Every year in this country a pastor emerges claiming to be God’s anointed – blessed with the powers of healing. It is not enough that they claim this “gift”, but they use “artefacts” to help them realise their divine inspiration.
Snakes, fire, petrol, the ingestion of grass, and now, the spraying of Doom, supplement the prophets’ “healing powers”. The 24-year-old prophet of Doom, Lethebo Rabalago, from the Mount Zion General Assembly, sprays insecticide, Doom, to boost his claims as God’s miracle worker.
Having used it on several congregants, he claimed they had been healed, but denied the media the right to interview his “beneficiaries” – lest they expose his self-serving chicanery.
Police allegedly responded to complaints, but claimed to be powerless to act unless people complained. This is rubbish. State institutions such as police, the Human Rights Commission and the Commission for Religious and Cultural Rights are obliged to be proactive against such violations, which endanger the health of the public, regardless of whether complaints are lodged or not.
Not only are the dangers of exposure to such potent insecticides described on the spray cans, but people who are often semi-literate, poor and powerless are the victims of this kind of religious trickery.
South Africa is littered with false prophets, who make a killing from the pulpits. Many of these “fly-by-night” pastors are also in it for the money, extracting tithes from the poor to enrich themselves.
Their probable rationale must be that, “if politicians can do it, why not us”. Famous American televangelist, Joel Osteen, claims that “if your pastor is wealthier than the people he serves, you should wonder if he is here to help us, or are we there to help him”.

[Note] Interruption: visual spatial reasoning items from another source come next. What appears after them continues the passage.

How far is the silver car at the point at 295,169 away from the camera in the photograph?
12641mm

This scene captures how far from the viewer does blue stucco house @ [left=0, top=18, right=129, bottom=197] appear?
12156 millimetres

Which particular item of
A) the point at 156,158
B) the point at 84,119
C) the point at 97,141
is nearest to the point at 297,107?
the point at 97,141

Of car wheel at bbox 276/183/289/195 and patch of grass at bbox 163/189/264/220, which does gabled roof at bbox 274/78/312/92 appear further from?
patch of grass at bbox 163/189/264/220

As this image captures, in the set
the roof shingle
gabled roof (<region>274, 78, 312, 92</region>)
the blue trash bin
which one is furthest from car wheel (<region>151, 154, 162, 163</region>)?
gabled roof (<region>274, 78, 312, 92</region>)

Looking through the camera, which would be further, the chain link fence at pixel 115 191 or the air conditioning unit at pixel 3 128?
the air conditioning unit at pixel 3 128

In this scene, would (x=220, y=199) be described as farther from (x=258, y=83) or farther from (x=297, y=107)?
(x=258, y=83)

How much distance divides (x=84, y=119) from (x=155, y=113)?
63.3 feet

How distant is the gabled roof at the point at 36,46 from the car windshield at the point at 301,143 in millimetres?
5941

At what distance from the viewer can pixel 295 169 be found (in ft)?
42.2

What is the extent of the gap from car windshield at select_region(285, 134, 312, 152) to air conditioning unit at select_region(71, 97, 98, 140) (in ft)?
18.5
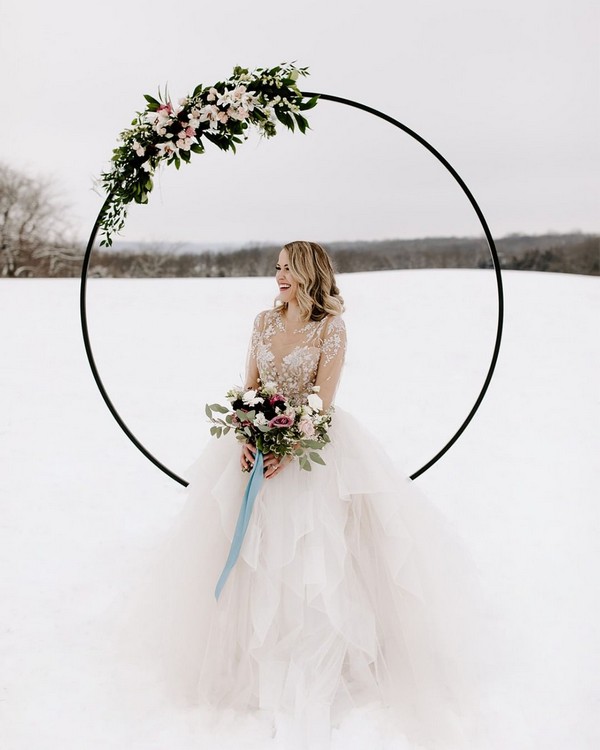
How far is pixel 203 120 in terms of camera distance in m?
2.99

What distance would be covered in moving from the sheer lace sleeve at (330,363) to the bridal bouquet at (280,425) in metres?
0.09

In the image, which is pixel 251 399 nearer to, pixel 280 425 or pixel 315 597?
pixel 280 425

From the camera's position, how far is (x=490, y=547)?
406 centimetres

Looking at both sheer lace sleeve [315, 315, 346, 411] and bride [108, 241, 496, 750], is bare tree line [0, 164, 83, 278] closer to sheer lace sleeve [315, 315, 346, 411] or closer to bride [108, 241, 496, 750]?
bride [108, 241, 496, 750]

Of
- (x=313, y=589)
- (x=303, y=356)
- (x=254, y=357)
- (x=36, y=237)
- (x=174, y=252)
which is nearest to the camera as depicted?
(x=313, y=589)

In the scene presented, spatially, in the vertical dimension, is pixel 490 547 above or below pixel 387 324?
below

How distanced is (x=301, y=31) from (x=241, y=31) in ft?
1.93

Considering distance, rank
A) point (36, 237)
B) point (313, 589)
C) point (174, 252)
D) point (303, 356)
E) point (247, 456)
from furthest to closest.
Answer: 1. point (36, 237)
2. point (174, 252)
3. point (303, 356)
4. point (247, 456)
5. point (313, 589)

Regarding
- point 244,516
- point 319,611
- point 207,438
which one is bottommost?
point 207,438

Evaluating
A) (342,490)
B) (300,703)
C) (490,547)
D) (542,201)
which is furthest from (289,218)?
(542,201)

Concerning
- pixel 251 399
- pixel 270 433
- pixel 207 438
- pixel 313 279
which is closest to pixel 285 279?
pixel 313 279

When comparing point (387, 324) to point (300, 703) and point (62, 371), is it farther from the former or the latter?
point (300, 703)

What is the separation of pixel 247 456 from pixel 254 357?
447 millimetres

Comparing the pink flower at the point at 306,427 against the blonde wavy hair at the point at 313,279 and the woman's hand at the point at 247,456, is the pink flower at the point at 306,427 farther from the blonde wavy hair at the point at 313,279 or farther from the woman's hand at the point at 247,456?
the blonde wavy hair at the point at 313,279
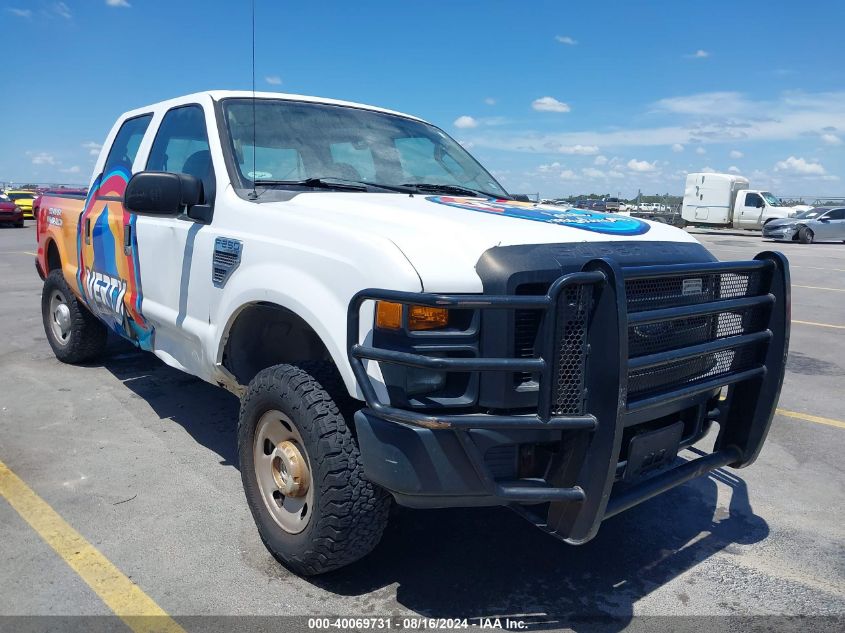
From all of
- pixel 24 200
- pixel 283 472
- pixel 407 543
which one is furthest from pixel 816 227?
pixel 24 200

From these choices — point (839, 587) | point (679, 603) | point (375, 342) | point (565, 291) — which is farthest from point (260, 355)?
point (839, 587)

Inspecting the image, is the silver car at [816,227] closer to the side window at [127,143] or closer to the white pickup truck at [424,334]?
the white pickup truck at [424,334]

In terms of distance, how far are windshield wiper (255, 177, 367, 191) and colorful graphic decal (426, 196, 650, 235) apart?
397 millimetres

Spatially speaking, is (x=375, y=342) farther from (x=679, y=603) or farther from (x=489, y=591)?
(x=679, y=603)

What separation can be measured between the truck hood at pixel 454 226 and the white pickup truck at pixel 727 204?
31.3 meters

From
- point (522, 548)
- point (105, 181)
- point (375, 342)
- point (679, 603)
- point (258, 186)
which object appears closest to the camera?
point (375, 342)

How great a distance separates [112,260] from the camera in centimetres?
467

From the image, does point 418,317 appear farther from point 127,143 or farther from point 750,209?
point 750,209

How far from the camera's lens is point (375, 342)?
95.3 inches

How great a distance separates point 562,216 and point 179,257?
6.63 ft

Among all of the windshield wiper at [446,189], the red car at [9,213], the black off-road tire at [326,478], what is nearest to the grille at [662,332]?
the black off-road tire at [326,478]

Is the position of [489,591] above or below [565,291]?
below

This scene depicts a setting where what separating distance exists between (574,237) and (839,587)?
188 centimetres

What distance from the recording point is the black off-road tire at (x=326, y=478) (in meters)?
2.58
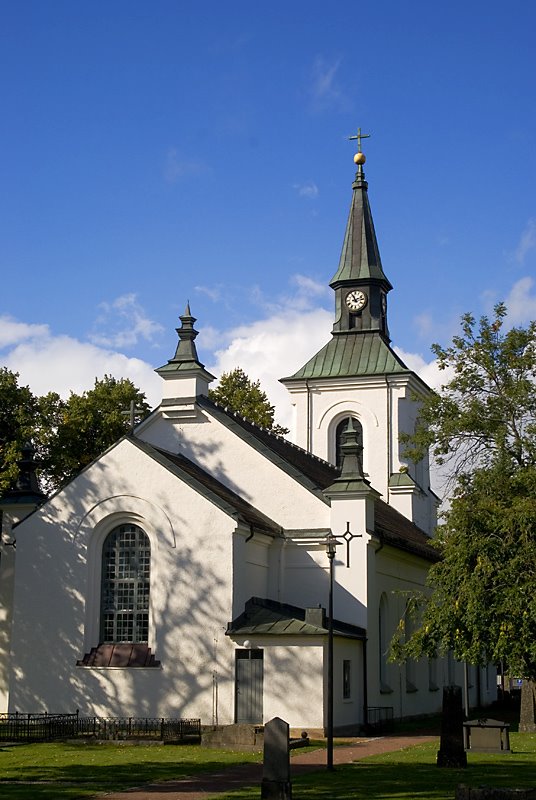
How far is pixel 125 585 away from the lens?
108 feet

Lest we forget, anthropologists have studied millenarian movements, most of which emerge under stressful socio-economic and political conditions, where people experience social unrest and loss of power.
Such religious manifestations are (to quote Wikipedia) “born of frustration, despair or bewilderment, which seek to cut through a hopeless situation with a promise of good government, great happiness and prosperity. Such aspirations are often articulated or symbolised in a hero or prophet.”
South Africa’s poor live under the burden of high rates of unemployment, poverty, disease and crime; the 24-year-old millenarist himself is a victim of our socio-economic decline, although he claims: “The anointing I’ve got is not for sale.”
The question is: where people are vulnerable to such religious exploitation, does the state have a right to intervene to protect them from such manipulation? Or does freedom of religious expression include the freedom to destroy oneself? These difficult questions raise issues of when the state should be allowed to intervene to “protect” citizens from those who claim to be anointed by some deity.
The Bible is replete with warnings against false prophets, the most famous being: “Beware of false prophets, who come to you in sheep’s clothing, but inwardly are ravenous wolves. You will know them by their fruits.”
Now more than ever, people need to be aware of false prophets, who do not hesitate to make a profit off the vulnerable. They are indeed wolves in wolves’ clothing.